EXERCISE GOAL:
The response must contain the complete data, printed exactly.

=-=-=-=-=

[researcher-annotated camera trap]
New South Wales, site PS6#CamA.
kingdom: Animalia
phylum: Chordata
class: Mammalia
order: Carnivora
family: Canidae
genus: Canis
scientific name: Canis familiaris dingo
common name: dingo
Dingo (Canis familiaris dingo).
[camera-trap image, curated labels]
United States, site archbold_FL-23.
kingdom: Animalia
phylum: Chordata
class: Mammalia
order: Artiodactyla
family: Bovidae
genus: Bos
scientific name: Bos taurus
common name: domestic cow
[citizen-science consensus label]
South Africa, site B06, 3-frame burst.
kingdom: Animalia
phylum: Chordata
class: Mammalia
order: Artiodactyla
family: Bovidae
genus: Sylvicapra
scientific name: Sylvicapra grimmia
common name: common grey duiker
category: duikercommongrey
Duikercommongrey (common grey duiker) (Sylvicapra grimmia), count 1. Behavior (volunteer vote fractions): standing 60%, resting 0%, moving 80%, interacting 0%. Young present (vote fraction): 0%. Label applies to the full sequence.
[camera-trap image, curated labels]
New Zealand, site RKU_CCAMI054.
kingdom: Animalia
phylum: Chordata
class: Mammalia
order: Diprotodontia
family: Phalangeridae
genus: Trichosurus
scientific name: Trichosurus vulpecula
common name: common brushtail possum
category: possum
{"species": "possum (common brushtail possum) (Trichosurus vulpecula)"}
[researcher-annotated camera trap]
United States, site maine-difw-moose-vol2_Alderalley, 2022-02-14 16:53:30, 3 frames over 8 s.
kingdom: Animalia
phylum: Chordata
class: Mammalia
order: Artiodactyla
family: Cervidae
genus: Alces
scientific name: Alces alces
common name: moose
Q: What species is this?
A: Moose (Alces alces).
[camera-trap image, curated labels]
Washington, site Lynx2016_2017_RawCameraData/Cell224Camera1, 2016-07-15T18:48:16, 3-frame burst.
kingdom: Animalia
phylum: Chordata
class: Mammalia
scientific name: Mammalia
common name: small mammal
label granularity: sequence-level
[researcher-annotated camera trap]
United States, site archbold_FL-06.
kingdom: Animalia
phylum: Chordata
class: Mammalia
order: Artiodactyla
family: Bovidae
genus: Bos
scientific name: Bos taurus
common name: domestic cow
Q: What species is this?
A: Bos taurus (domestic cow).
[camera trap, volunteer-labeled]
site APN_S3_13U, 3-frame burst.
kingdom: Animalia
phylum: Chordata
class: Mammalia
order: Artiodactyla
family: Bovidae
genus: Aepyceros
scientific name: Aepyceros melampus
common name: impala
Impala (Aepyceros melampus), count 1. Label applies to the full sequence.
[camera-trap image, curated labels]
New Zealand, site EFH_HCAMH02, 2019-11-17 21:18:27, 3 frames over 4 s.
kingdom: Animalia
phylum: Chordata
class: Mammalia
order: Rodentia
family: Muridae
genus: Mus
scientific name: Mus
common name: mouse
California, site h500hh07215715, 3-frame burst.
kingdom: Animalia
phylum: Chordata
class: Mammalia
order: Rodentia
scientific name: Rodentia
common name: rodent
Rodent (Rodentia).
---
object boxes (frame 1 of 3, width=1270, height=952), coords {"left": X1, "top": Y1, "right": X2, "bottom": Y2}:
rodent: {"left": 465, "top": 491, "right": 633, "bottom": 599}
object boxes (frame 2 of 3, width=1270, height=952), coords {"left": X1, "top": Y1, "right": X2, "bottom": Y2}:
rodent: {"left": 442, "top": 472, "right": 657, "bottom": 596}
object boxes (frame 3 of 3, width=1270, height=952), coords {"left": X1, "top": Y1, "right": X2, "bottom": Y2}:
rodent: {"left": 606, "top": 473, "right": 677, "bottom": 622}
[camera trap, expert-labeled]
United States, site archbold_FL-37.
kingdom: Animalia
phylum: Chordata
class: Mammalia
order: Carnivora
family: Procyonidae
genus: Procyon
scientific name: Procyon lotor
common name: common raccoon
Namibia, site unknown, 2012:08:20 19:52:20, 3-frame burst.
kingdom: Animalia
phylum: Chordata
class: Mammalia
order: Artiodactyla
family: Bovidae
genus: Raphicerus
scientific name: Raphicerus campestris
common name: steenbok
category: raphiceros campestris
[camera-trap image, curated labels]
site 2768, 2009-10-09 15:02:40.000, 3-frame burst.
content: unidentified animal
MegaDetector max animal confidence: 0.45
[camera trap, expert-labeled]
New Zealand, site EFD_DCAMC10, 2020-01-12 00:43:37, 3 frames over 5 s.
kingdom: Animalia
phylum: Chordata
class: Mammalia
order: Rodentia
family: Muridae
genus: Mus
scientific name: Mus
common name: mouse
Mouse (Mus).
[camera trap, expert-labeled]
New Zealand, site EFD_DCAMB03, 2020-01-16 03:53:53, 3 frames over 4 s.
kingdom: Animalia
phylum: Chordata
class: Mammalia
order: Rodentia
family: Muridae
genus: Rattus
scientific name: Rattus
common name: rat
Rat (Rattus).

=-=-=-=-=

RESPONSE:
[researcher-annotated camera trap]
New South Wales, site PS6#CamA.
kingdom: Animalia
phylum: Chordata
class: Mammalia
order: Carnivora
family: Canidae
genus: Canis
scientific name: Canis familiaris dingo
common name: dingo
Dingo (Canis familiaris dingo).
[camera-trap image, curated labels]
United States, site archbold_FL-23.
kingdom: Animalia
phylum: Chordata
class: Mammalia
order: Artiodactyla
family: Bovidae
genus: Bos
scientific name: Bos taurus
common name: domestic cow
[citizen-science consensus label]
South Africa, site B06, 3-frame burst.
kingdom: Animalia
phylum: Chordata
class: Mammalia
order: Artiodactyla
family: Bovidae
genus: Sylvicapra
scientific name: Sylvicapra grimmia
common name: common grey duiker
category: duikercommongrey
Duikercommongrey (common grey duiker) (Sylvicapra grimmia), count 1. Behavior (volunteer vote fractions): standing 60%, resting 0%, moving 80%, interacting 0%. Young present (vote fraction): 0%. Label applies to the full sequence.
[camera-trap image, curated labels]
New Zealand, site RKU_CCAMI054.
kingdom: Animalia
phylum: Chordata
class: Mammalia
order: Diprotodontia
family: Phalangeridae
genus: Trichosurus
scientific name: Trichosurus vulpecula
common name: common brushtail possum
category: possum
{"species": "possum (common brushtail possum) (Trichosurus vulpecula)"}
[researcher-annotated camera trap]
United States, site maine-difw-moose-vol2_Alderalley, 2022-02-14 16:53:30, 3 frames over 8 s.
kingdom: Animalia
phylum: Chordata
class: Mammalia
order: Artiodactyla
family: Cervidae
genus: Alces
scientific name: Alces alces
common name: moose
Q: What species is this?
A: Moose (Alces alces).
[camera-trap image, curated labels]
Washington, site Lynx2016_2017_RawCameraData/Cell224Camera1, 2016-07-15T18:48:16, 3-frame burst.
kingdom: Animalia
phylum: Chordata
class: Mammalia
scientific name: Mammalia
common name: small mammal
label granularity: sequence-level
[researcher-annotated camera trap]
United States, site archbold_FL-06.
kingdom: Animalia
phylum: Chordata
class: Mammalia
order: Artiodactyla
family: Bovidae
genus: Bos
scientific name: Bos taurus
common name: domestic cow
Q: What species is this?
A: Bos taurus (domestic cow).
[camera trap, volunteer-labeled]
site APN_S3_13U, 3-frame burst.
kingdom: Animalia
phylum: Chordata
class: Mammalia
order: Artiodactyla
family: Bovidae
genus: Aepyceros
scientific name: Aepyceros melampus
common name: impala
Impala (Aepyceros melampus), count 1. Label applies to the full sequence.
[camera-trap image, curated labels]
New Zealand, site EFH_HCAMH02, 2019-11-17 21:18:27, 3 frames over 4 s.
kingdom: Animalia
phylum: Chordata
class: Mammalia
order: Rodentia
family: Muridae
genus: Mus
scientific name: Mus
common name: mouse
California, site h500hh07215715, 3-frame burst.
kingdom: Animalia
phylum: Chordata
class: Mammalia
order: Rodentia
scientific name: Rodentia
common name: rodent
Rodent (Rodentia).
---
object boxes (frame 1 of 3, width=1270, height=952), coords {"left": X1, "top": Y1, "right": X2, "bottom": Y2}:
rodent: {"left": 465, "top": 491, "right": 633, "bottom": 599}
object boxes (frame 2 of 3, width=1270, height=952), coords {"left": X1, "top": Y1, "right": X2, "bottom": Y2}:
rodent: {"left": 442, "top": 472, "right": 657, "bottom": 596}
object boxes (frame 3 of 3, width=1270, height=952), coords {"left": X1, "top": Y1, "right": X2, "bottom": Y2}:
rodent: {"left": 606, "top": 473, "right": 677, "bottom": 622}
[camera trap, expert-labeled]
United States, site archbold_FL-37.
kingdom: Animalia
phylum: Chordata
class: Mammalia
order: Carnivora
family: Procyonidae
genus: Procyon
scientific name: Procyon lotor
common name: common raccoon
Namibia, site unknown, 2012:08:20 19:52:20, 3-frame burst.
kingdom: Animalia
phylum: Chordata
class: Mammalia
order: Artiodactyla
family: Bovidae
genus: Raphicerus
scientific name: Raphicerus campestris
common name: steenbok
category: raphiceros campestris
[camera-trap image, curated labels]
site 2768, 2009-10-09 15:02:40.000, 3-frame burst.
content: unidentified animal
MegaDetector max animal confidence: 0.45
[camera trap, expert-labeled]
New Zealand, site EFD_DCAMC10, 2020-01-12 00:43:37, 3 frames over 5 s.
kingdom: Animalia
phylum: Chordata
class: Mammalia
order: Rodentia
family: Muridae
genus: Mus
scientific name: Mus
common name: mouse
Mouse (Mus).
[camera trap, expert-labeled]
New Zealand, site EFD_DCAMB03, 2020-01-16 03:53:53, 3 frames over 4 s.
kingdom: Animalia
phylum: Chordata
class: Mammalia
order: Rodentia
family: Muridae
genus: Rattus
scientific name: Rattus
common name: rat
Rat (Rattus).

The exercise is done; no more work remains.